GIVEN PROBLEM: Lay out the stretch from the start of the records through the line containing "[534,661], [214,591], [969,567], [318,559], [60,494]" as a JSON list of strings, one string per line. Omit blank lines and leave the pictures out.

Scene question records:
↓↓↓

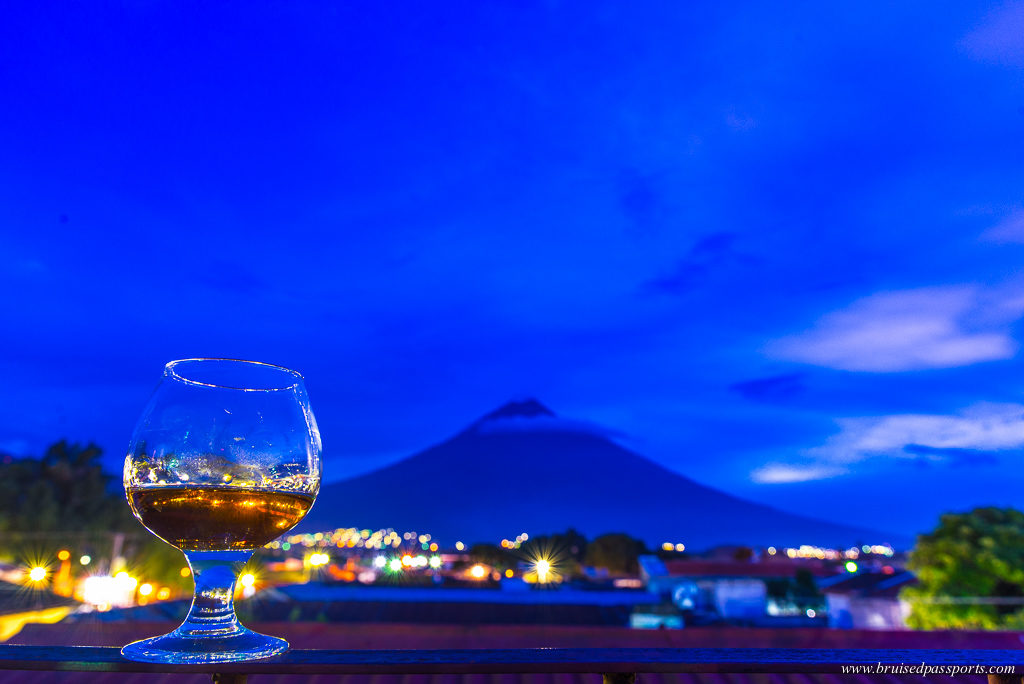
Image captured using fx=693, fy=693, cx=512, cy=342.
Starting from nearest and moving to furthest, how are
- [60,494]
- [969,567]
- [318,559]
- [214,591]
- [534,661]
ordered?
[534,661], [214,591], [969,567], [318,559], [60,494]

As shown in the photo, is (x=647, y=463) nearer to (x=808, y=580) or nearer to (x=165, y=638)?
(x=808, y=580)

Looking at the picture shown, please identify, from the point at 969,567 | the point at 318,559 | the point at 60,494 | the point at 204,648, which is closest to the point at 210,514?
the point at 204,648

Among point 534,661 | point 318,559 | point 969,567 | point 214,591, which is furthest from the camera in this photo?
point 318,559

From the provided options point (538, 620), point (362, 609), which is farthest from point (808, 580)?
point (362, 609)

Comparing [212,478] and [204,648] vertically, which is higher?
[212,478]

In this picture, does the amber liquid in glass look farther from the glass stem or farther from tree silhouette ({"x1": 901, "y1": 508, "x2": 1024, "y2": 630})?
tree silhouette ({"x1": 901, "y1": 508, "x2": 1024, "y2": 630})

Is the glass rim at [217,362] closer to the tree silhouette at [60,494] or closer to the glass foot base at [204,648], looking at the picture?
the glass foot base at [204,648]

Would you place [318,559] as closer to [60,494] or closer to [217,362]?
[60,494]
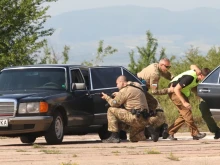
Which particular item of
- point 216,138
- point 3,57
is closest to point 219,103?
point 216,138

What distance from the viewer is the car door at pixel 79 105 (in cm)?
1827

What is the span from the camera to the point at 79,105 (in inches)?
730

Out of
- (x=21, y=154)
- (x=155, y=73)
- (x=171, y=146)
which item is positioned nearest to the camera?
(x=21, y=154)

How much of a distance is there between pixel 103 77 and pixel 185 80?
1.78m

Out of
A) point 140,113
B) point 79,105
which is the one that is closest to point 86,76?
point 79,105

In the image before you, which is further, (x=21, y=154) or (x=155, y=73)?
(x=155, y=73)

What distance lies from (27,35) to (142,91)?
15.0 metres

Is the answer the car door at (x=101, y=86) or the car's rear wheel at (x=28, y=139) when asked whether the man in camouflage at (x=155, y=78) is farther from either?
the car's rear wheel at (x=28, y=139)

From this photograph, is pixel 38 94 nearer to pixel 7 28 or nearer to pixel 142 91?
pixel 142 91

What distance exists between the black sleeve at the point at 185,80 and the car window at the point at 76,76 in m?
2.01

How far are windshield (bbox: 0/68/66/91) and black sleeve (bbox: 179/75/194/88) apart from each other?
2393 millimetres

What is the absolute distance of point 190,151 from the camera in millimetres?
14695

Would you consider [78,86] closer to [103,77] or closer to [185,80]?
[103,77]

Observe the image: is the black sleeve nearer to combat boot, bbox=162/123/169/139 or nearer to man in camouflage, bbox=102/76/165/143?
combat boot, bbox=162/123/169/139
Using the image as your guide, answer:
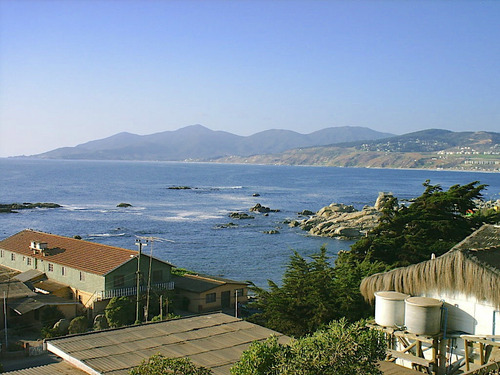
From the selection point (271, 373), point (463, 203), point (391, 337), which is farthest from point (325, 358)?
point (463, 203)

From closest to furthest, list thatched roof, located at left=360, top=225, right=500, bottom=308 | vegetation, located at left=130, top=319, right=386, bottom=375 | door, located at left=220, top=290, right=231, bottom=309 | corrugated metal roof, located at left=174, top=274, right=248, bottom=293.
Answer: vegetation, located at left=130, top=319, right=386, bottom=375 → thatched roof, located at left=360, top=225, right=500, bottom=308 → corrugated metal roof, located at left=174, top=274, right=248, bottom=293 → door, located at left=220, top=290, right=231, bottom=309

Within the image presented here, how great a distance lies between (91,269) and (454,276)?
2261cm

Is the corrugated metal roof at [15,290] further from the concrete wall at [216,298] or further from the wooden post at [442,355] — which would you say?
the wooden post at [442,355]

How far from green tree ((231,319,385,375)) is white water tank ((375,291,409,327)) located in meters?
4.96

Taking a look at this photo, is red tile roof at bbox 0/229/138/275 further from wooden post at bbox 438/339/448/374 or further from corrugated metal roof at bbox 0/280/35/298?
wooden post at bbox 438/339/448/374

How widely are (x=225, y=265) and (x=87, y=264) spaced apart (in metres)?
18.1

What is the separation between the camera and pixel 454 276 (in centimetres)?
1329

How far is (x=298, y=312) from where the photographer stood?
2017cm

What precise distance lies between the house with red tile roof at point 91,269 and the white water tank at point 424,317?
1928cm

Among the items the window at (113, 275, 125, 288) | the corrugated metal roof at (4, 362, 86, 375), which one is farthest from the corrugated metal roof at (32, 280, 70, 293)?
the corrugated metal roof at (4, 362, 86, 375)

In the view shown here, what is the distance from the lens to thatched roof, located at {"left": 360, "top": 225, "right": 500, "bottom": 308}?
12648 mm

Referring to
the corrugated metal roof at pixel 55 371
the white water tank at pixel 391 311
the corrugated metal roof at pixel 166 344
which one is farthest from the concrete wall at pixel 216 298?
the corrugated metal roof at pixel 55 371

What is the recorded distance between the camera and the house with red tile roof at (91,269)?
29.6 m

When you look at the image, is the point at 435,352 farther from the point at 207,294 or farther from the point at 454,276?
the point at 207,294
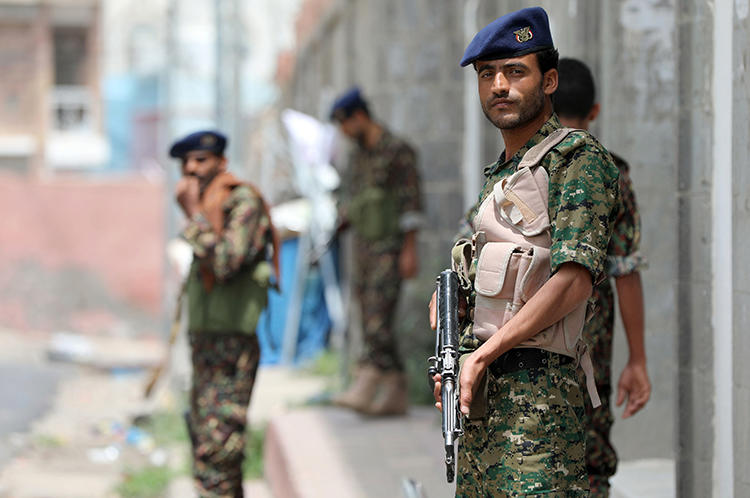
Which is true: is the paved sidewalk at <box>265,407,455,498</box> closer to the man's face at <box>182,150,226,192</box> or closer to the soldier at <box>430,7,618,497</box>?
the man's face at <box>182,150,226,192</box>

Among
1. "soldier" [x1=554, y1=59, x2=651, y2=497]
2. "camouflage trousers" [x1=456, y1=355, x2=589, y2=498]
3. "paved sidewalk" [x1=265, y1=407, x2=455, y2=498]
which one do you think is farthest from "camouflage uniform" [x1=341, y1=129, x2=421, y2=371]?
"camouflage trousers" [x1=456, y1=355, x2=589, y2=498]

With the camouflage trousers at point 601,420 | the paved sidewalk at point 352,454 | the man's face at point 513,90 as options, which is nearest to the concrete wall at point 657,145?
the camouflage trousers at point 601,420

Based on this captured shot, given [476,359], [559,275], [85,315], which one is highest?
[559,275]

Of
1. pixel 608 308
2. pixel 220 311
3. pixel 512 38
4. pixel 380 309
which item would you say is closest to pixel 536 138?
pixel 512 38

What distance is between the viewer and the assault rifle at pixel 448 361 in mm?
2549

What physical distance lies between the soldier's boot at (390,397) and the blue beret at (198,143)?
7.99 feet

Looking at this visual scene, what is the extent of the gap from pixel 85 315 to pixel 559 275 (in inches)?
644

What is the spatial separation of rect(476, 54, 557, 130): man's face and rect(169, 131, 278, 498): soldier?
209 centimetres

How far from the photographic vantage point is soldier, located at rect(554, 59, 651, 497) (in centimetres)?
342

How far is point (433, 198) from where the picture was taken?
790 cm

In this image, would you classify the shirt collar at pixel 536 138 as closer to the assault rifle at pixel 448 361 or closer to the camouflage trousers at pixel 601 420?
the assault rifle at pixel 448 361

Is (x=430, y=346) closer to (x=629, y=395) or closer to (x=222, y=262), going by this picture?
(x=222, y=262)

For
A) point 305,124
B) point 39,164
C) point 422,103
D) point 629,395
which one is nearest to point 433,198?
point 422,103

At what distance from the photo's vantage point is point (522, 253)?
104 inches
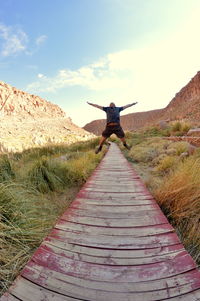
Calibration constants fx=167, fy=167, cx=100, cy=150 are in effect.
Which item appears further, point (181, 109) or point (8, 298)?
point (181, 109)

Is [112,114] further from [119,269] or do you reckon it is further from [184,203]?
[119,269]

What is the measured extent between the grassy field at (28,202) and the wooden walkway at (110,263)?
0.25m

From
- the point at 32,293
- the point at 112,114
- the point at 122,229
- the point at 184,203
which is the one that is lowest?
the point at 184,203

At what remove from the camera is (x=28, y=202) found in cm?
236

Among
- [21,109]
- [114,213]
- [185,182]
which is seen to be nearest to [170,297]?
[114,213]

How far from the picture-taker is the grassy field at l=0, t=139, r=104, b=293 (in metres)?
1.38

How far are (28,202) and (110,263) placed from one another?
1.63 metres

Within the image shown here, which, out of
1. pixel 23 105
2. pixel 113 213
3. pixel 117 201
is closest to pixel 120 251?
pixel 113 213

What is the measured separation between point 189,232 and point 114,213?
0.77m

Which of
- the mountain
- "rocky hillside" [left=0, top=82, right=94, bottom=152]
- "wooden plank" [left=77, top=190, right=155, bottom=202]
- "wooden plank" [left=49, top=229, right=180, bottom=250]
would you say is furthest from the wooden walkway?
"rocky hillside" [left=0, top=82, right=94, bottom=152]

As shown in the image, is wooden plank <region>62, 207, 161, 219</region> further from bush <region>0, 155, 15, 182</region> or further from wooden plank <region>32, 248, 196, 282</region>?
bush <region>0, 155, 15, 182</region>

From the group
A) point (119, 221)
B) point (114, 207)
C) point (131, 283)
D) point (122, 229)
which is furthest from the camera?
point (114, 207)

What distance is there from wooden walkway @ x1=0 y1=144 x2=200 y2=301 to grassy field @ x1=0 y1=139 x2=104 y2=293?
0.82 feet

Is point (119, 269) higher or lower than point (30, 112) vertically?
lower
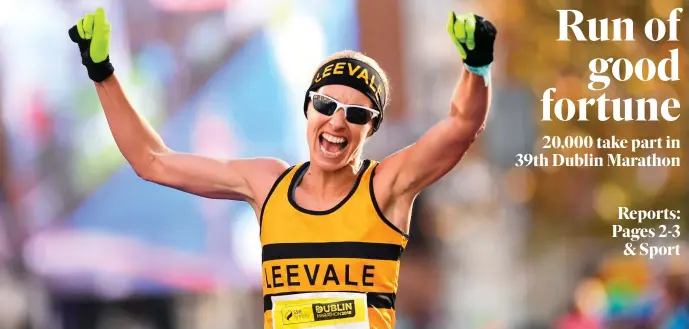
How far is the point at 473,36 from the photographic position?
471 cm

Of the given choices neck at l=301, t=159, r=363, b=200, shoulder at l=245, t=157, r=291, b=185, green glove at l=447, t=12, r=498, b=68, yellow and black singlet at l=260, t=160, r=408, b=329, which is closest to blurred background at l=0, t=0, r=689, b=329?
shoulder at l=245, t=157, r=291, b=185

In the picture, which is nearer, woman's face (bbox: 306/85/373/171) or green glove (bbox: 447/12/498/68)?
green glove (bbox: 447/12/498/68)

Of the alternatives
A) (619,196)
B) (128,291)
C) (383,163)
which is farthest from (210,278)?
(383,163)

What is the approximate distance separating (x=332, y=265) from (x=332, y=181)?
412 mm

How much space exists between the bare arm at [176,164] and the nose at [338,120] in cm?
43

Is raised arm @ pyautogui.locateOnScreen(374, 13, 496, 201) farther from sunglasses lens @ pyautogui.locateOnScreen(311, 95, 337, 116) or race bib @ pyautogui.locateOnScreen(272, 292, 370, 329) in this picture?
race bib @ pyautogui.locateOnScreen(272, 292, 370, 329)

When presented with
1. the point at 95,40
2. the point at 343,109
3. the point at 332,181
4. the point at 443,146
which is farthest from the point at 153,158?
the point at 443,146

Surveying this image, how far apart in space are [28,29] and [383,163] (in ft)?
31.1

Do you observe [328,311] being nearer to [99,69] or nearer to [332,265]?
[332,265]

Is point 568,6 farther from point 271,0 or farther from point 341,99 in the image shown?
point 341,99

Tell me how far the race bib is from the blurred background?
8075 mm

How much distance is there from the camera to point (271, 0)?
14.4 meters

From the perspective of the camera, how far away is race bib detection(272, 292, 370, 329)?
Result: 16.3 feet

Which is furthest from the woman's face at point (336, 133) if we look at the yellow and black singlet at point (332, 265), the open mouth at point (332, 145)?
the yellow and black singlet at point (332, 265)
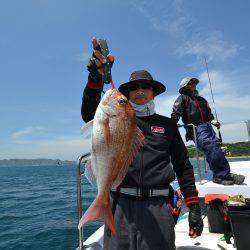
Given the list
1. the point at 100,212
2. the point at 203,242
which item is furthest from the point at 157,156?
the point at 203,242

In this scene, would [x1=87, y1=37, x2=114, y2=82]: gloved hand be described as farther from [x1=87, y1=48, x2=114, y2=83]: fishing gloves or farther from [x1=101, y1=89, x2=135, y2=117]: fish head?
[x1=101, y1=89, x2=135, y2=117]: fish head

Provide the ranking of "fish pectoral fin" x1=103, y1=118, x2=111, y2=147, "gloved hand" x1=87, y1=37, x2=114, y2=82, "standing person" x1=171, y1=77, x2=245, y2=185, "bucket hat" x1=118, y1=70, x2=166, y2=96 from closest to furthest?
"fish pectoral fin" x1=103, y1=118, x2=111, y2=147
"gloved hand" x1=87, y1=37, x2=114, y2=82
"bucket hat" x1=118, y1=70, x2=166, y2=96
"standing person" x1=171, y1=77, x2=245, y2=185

↑↑↑

ANSWER TO THE EXERCISE:
[
  "Image captured using fx=693, fy=693, cx=512, cy=342.",
  "Starting from nearest and moving to furthest, how are",
  "- [60,494]",
  "- [969,567]",
  "- [318,559]",
  "- [214,591]",
  "- [534,661]",
  "ordered?",
  "[534,661], [214,591], [969,567], [318,559], [60,494]"
]